The lawyer representing a Catholic group who is refusing sign a waiver exempting them from providing birth control coverage for their employees as required by the federal government said on Sunday that God had instructed them not to sign the form -- and so they had to take the case to the Supreme Court.
During a debate on Fox News, NARAL Pro-Choice America President Ilyse Hogue pointed out that the Affordable Care Act had struck a balance of allowing non-profit religious organizations to opt-out from providing birth control coverage while attempting to provide care for the vast majority of women in the country.
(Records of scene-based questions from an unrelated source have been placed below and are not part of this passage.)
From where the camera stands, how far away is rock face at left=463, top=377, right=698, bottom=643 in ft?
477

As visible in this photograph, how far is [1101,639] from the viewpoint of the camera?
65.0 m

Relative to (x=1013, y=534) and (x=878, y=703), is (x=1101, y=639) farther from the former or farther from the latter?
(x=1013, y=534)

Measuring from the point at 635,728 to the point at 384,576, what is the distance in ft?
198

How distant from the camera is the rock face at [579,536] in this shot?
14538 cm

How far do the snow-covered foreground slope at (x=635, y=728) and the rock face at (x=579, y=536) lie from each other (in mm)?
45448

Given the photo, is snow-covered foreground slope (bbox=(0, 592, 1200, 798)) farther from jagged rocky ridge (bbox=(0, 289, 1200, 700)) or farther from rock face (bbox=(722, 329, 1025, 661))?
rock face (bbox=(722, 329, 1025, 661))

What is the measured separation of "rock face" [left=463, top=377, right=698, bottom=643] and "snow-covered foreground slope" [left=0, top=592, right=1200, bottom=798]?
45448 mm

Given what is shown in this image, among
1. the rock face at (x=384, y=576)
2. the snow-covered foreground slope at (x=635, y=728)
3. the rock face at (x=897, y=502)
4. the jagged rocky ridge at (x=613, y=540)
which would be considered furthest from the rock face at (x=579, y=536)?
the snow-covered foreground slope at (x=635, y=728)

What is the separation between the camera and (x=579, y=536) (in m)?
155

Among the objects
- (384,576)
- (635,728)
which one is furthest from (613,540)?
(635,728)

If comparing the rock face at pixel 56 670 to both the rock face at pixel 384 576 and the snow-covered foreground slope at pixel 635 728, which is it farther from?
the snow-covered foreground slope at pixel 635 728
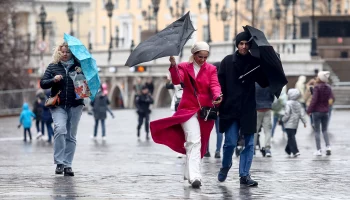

"This law was intended to uphold religious liberty and, yet, make sure that no one else was making my health care decisions based on their beliefs," Hogue explained, turning to Little Sisters of the poor attorney Mark Rienzi. "So in this case, it's beyond me actually why Mr. Rienzi doen't just instruct his client to sign the form because no one's going to get contraception and they can get back to doing the great work that they do to care for the elderly."
Rienzi, however, argued that the Little Sisters of the Poor were not permitted to sign the form for "religious" reasons.
"This form self-certifies, in fact, that the Sisters actually don't condone contraception," Hogue insisted.
"Signing this form is not akin to you signing a contract for your house," Rienzi replied. "It's something that the Little Sisters of the Poor, who are obviously deeply religious people say their god tells them not do."
"And so for the government to say, 'You must sign that form or we will crush the nursing homes that you use to care for the elderly and poor' makes no sense at all."